Problem description | Among the lines below, copy each one in which "Equus" appears.
(Data excerpts Opens)
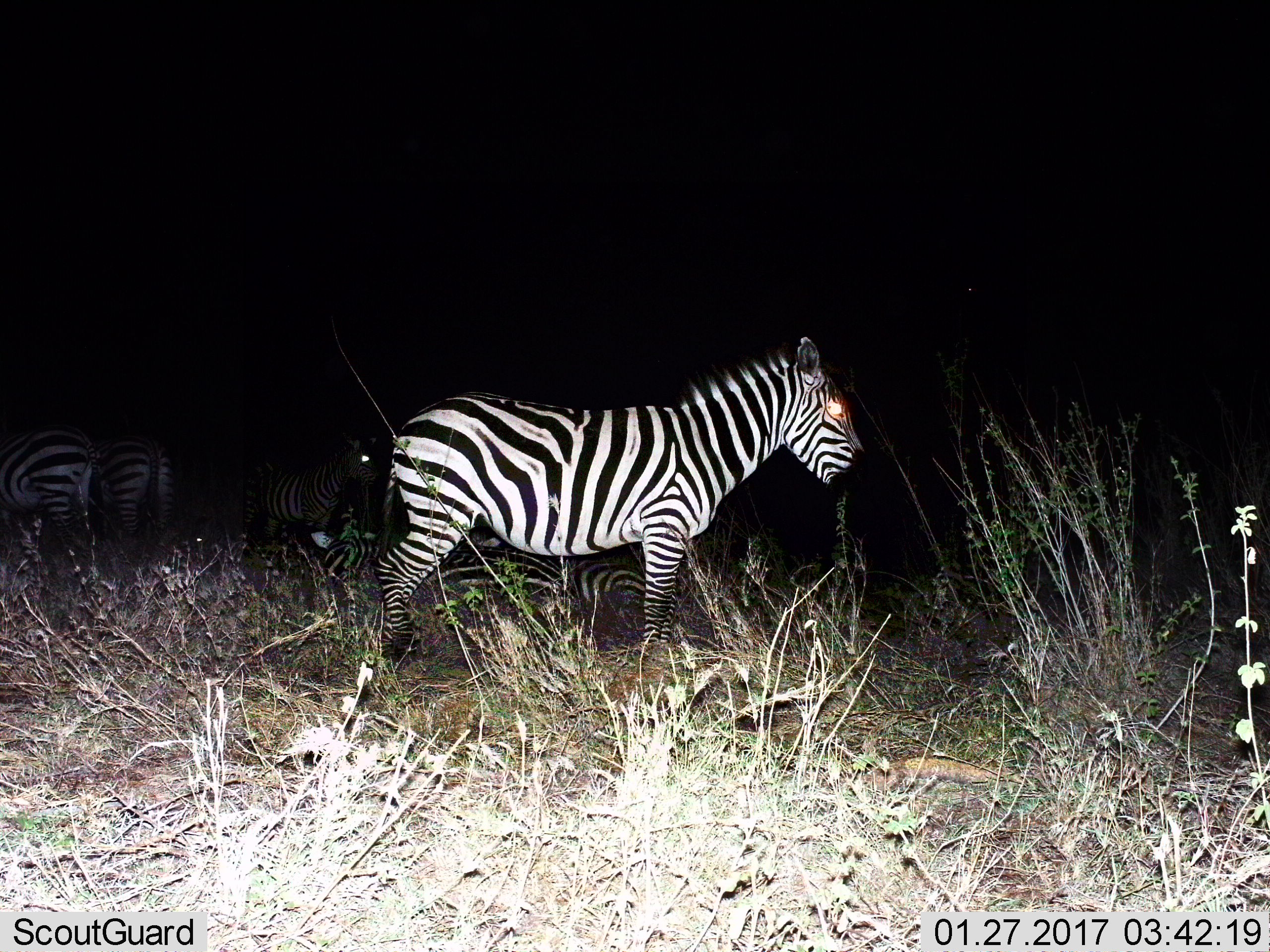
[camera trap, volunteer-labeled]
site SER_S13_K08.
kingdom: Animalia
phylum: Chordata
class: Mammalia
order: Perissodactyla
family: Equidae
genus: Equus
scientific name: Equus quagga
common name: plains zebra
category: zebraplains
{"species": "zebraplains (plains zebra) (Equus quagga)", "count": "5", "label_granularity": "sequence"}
(Data excerpts Closes)
(Data excerpts Opens)
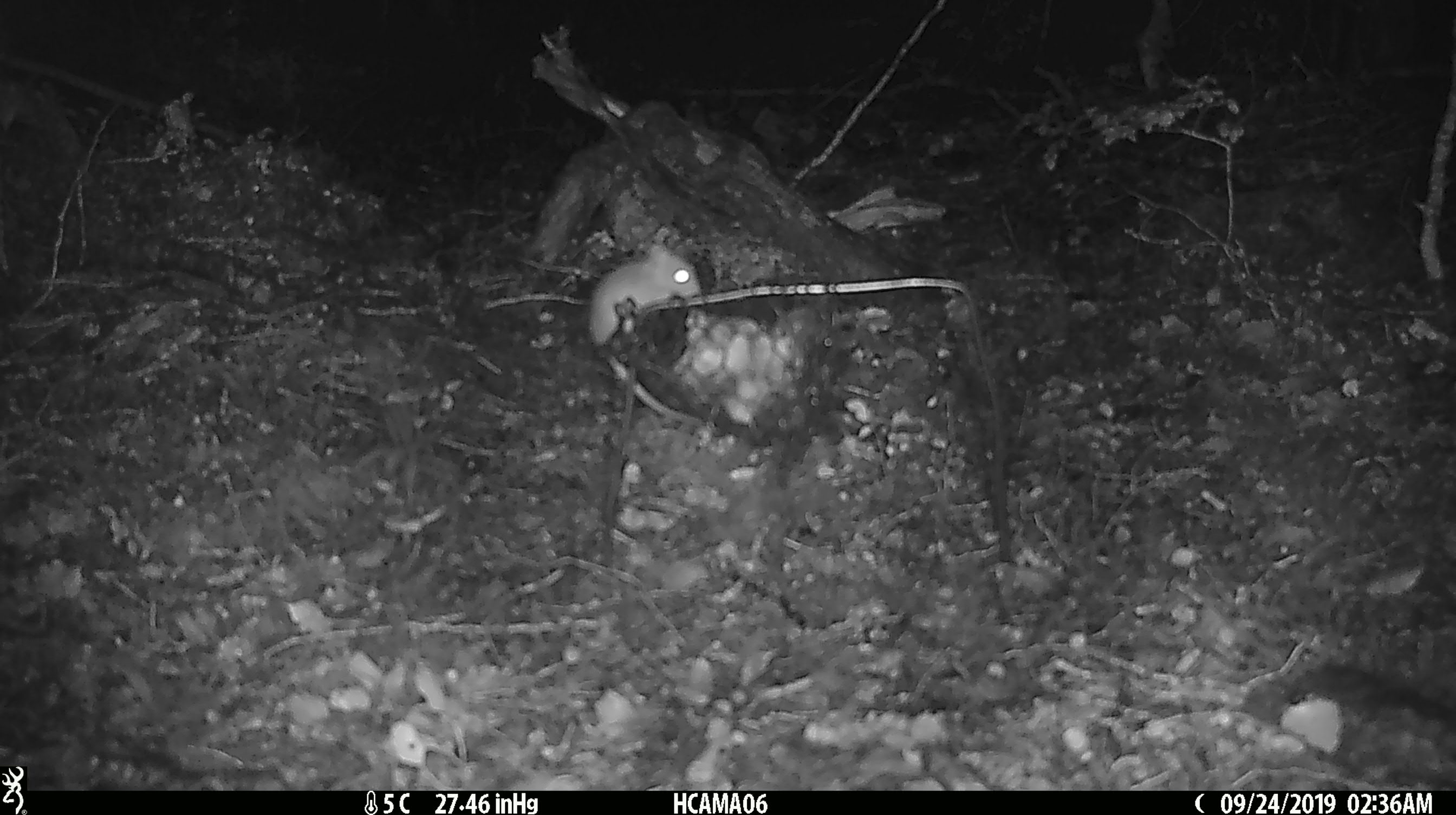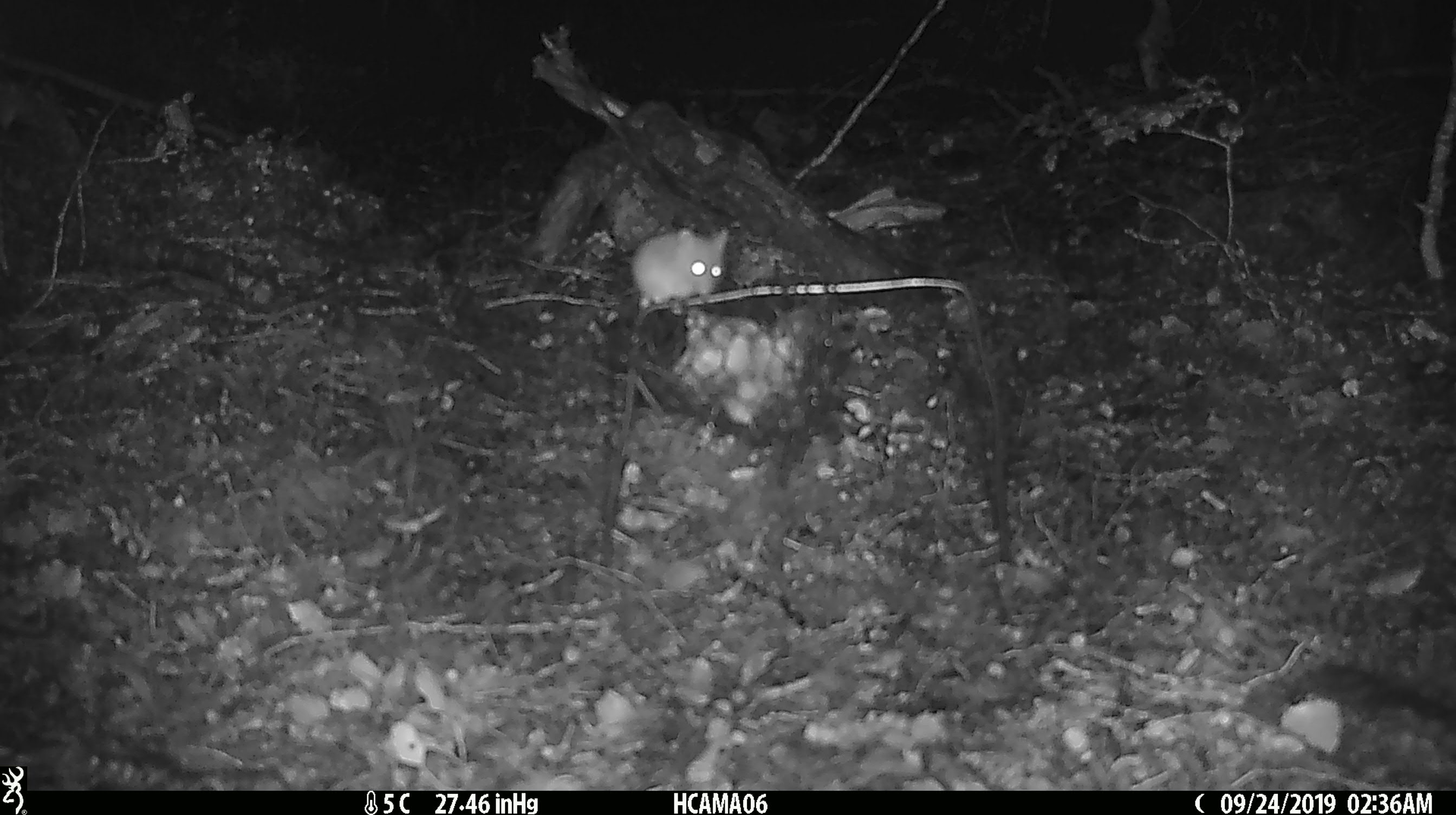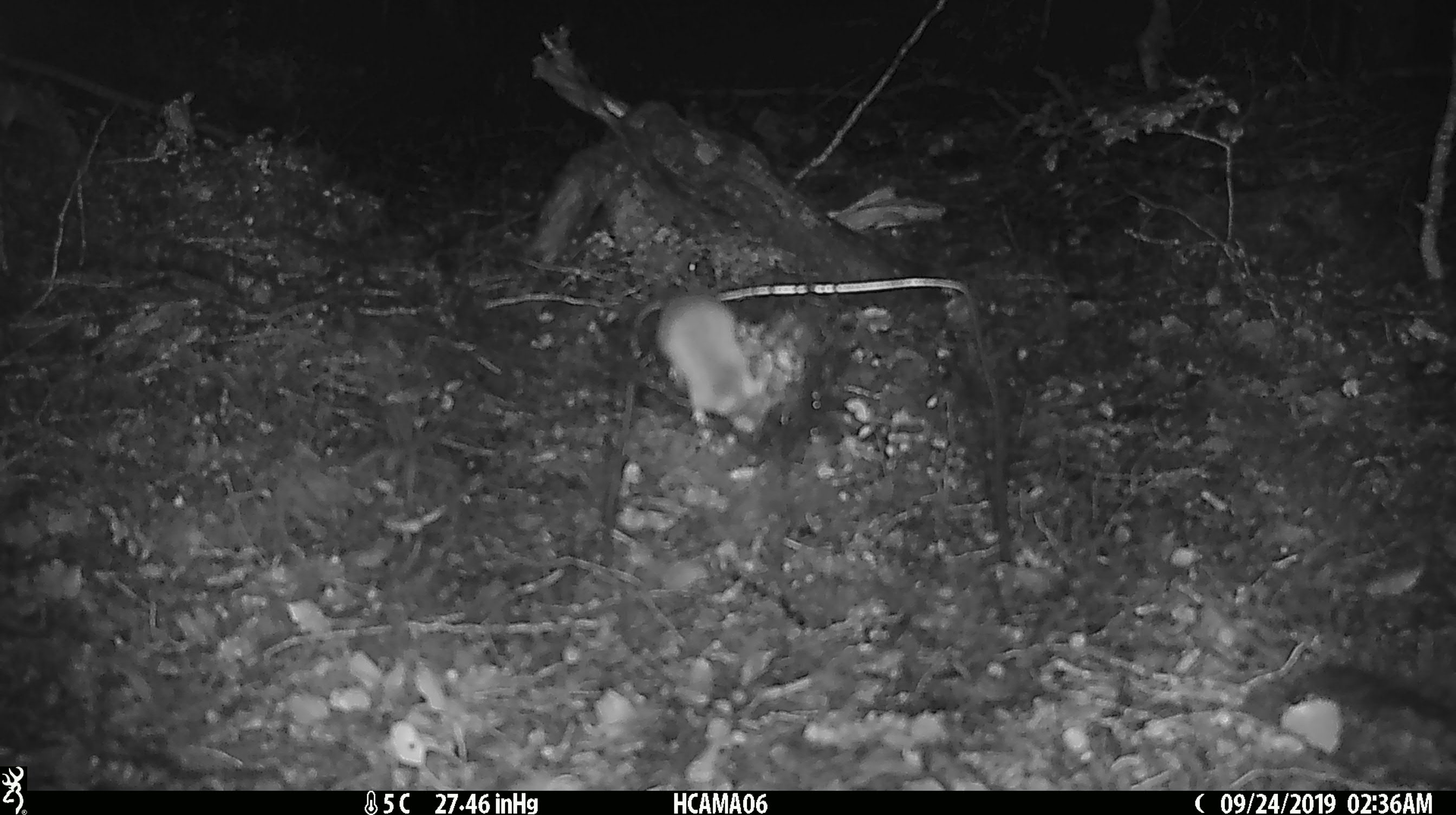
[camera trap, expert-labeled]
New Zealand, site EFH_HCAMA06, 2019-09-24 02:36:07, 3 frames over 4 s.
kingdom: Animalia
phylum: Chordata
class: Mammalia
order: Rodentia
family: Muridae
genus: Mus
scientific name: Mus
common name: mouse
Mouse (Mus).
(Data excerpts Closes)
Task response |
genus: Equus
scientific name: Equus quagga
{"species": "zebraplains (plains zebra) (Equus quagga)", "count": "5", "label_granularity": "sequence"}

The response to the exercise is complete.